A greater incidence of myocarditis was seen in relation to treatment for females dosed at 50 mg/kg/day and possibly at 15 mg/kg/day. There was no toxicologically significant difference in the incidence or severity of myocarditis between recovery control and 50 mg/kg/day animals following completion of the recovery period.

Vacuolation of lamina propria cells in the duodenum, jejunum, and ileum was related to treatment for rats of either sex dosed at 50 mg/kg/day and for the ileum only in a few animals of either sex dosed at 15 mg/kg/day. Appreciable regression of the condition was observed for animals from the recovery 50 mg/kg/day treatment group, with just a few animals showing residual changes in the ileum.

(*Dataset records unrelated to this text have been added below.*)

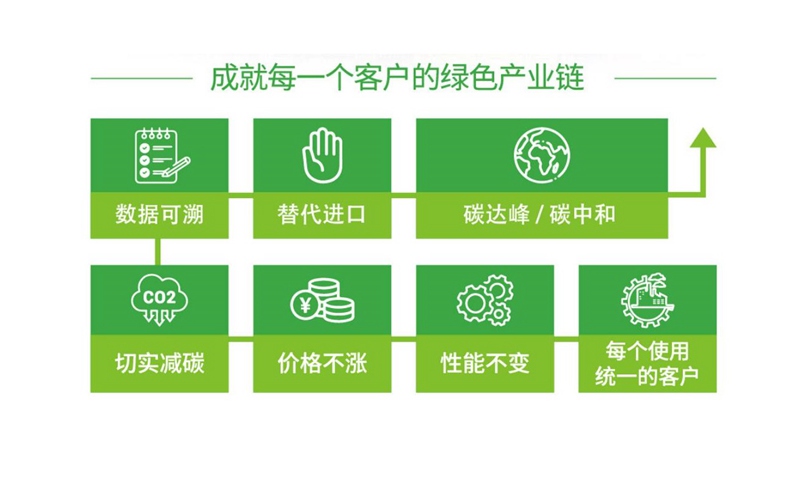 成就每一个客户的绿色产业链

数据可溯

替代进口

碳达峰 / 碳中和

CO2

切实减碳

¥

价格不涨

性能不变

每个使用统一的客户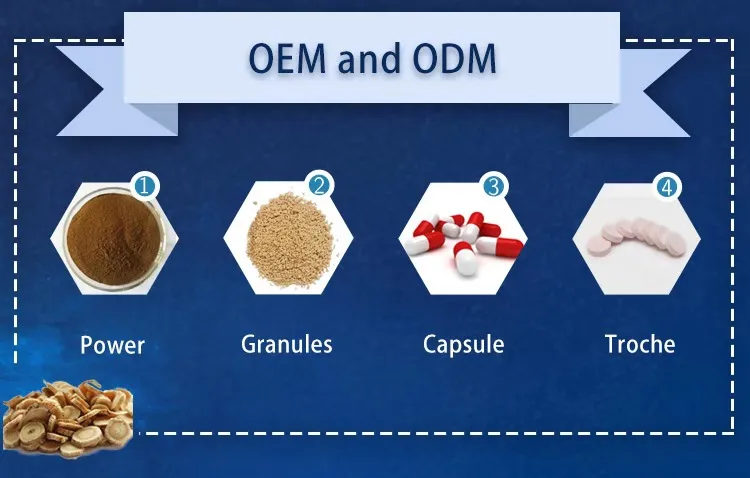 OEM and ODM

1
Power

2
Granules

3
Capsule

4
Troche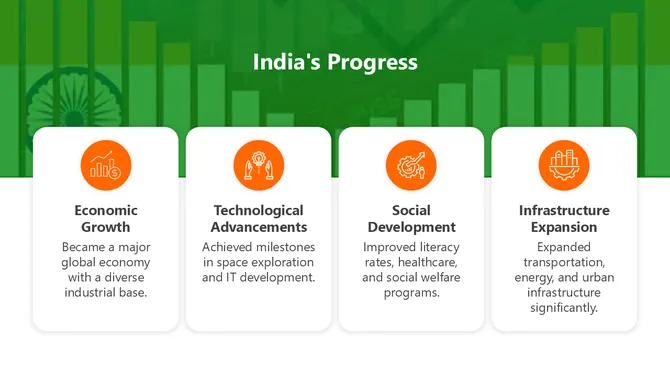 India's Progress

Economic Growth
Became a major global economy with a diverse industrial base.

Technological Advancements
Achieved milestones in space exploration and IT development.

Social Development
Improved literacy rates, healthcare, and social welfare programs.

Infrastructure Expansion
Expanded transportation, energy, and urban infrastructure significantly.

Foamy alveolar macrophages were prevalent throughout the lung parenchyma in animals of either sex dosed at 50 mg/kg/day. There was no evidence of regression of the condition among recovery 50 mg/kg/day group animals following an additional fourteen days without treatment.

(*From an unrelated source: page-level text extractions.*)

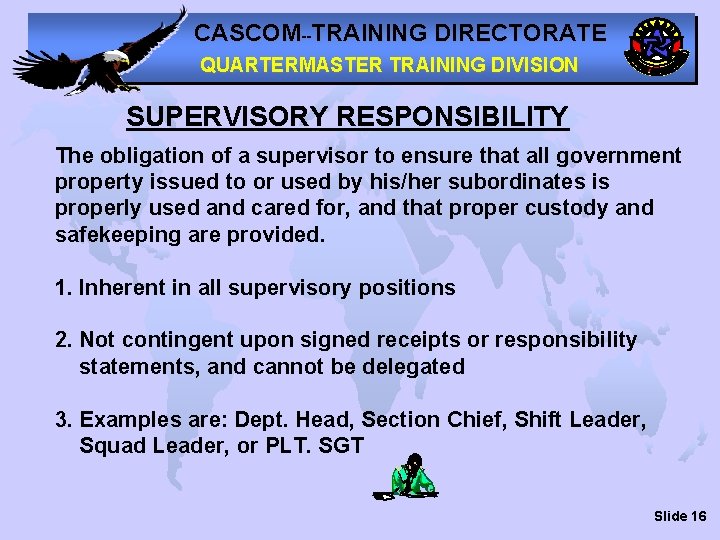 CASCOM--TRAINING DIRECTORATE
QUARTERMASTER TRAINING DIVISION

SUPERVISORY RESPONSIBILITY

The obligation of a supervisor to ensure that all government property issued to or used by his/her subordinates is properly used and cared for, and that proper custody and safekeeping are provided.

1. Inherent in all supervisory positions

2. Not contingent upon signed receipts or responsibility statements, and cannot be delegated

3. Examples are: Dept. Head, Section Chief, Shift Leader, Squad Leader, or PLT. SGT

Slide 16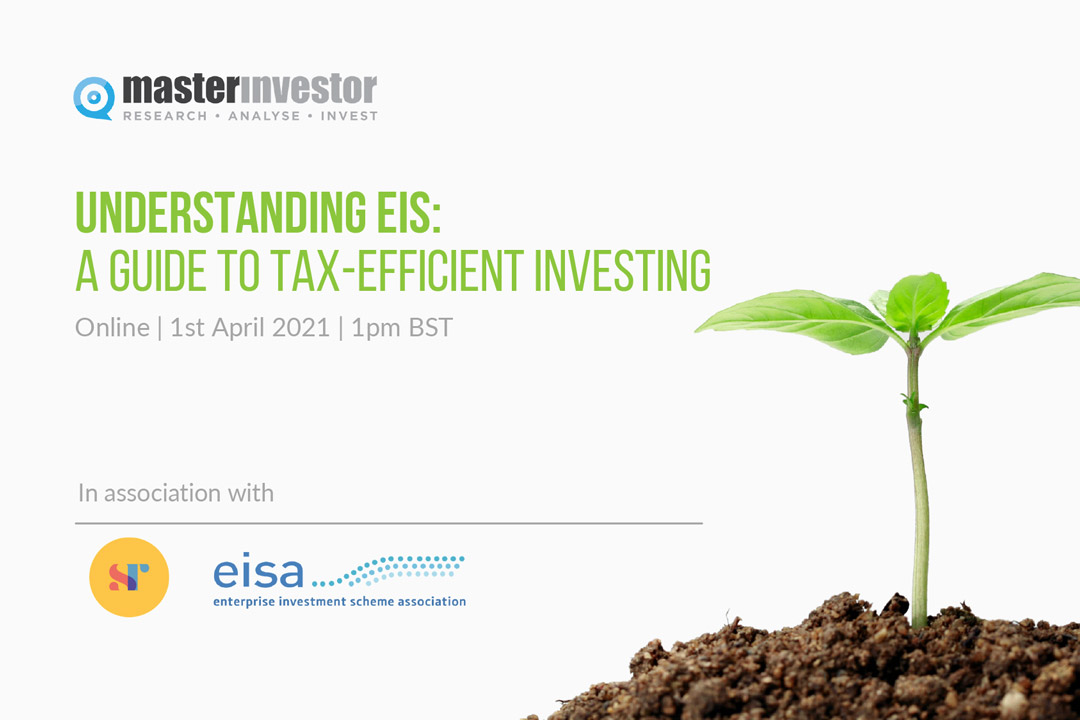 masterinvestor
RESEARCH • ANALYSE • INVEST

UNDERSTANDING EIS:
A GUIDE TO TAX-EFFICIENT INVESTING

Online | 1st April 2021 | 1pm BST

In association with

sr

eisa
enterprise investment scheme association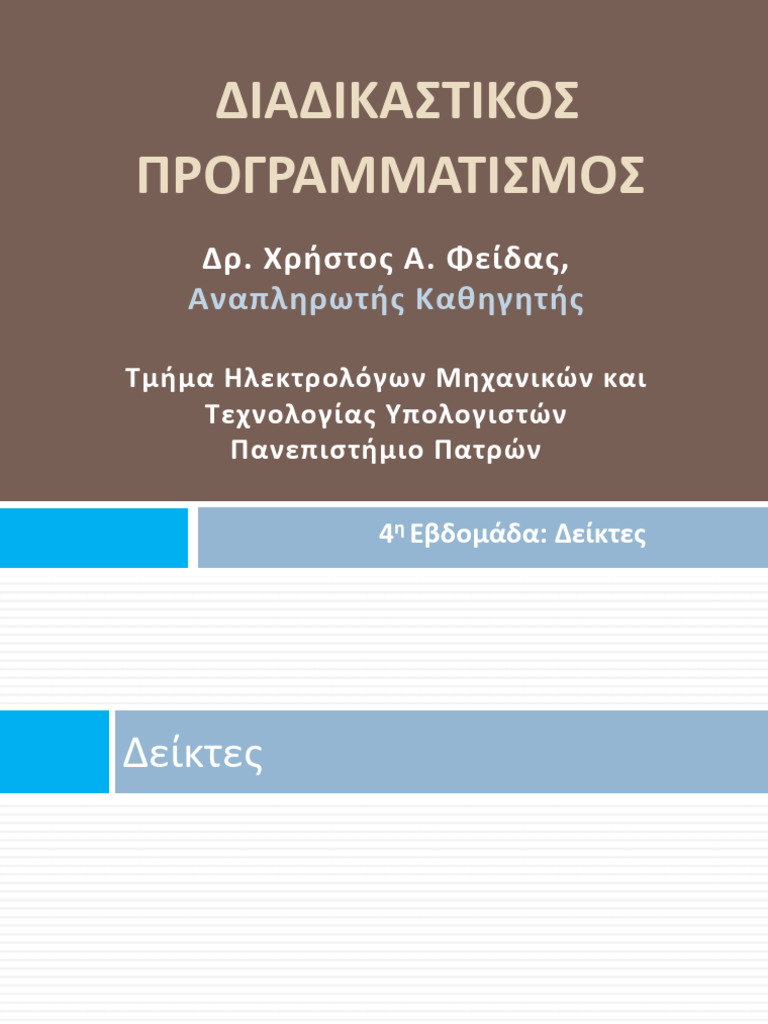 ΔΙΑΔΙΚΑΣΤΙΚΟΣ ΠΡΟΓΡΑΜΜΑΤΙΣΜΟΣ

Δρ. Χρήστος Α. Φείδας,
Αναπληρωτής Καθηγητής

Τμήμα Ηλεκτρολόγων Μηχανικών και Τεχνολογίας Υπολογιστών
Πανεπιστήμιο Πατρών

4η Εβδομάδα: Δείκτες

Δείκτες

Foamy vacuolation of corpora luteal cells was seen in relation to treatment for females dosed at 50 mg/kg/day. Partial regression of the condition was observed for recovery 50 mg/kg/day females.

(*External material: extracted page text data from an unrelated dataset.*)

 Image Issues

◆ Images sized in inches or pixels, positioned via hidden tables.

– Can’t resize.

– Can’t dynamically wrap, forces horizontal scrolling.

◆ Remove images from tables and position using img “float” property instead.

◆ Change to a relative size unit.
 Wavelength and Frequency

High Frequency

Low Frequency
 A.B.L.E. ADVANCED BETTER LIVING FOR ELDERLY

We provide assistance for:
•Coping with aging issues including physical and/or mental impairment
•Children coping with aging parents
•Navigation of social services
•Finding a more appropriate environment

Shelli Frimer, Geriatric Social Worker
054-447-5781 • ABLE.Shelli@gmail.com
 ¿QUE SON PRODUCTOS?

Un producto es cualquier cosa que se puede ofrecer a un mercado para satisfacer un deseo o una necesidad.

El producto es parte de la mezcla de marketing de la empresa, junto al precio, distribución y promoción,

Muscle fibre degeneration and necrosis, and proliferation of sarcolernrnal nuclei were observed in relation to treatment for animals of either sex dosed at 50 mg/kg/day and to a much lesser extent for animals dosed at 15 mg/kg/day. Significant regression of both conditions was apparent for recovery 50 mg/kg/day animals following an additional fourteen days without treatment.

Conclusions

Finally it is concluded that oral administration of the test material MXDA/SM Adduct, to rats for a period of twenty-eight consecutive days at dose levels of up to 50 mg/kg/day resulted in toxicologically significant effects at 50 and 15 mg/kg/day. However, the majority of effects in 50 mg/kg/day recovery group were reversible, whereas the effects occured in 15 mg/kg/day dose group were marginal and offten equivalent to findings in the control group. No such effects were detected for animals of either sex at 5 mg/kg/day. Therefore resulting LOAEL is proposed at 50 mg/kg bw/d, and the NOAEL at 15 mg/kg bw/d.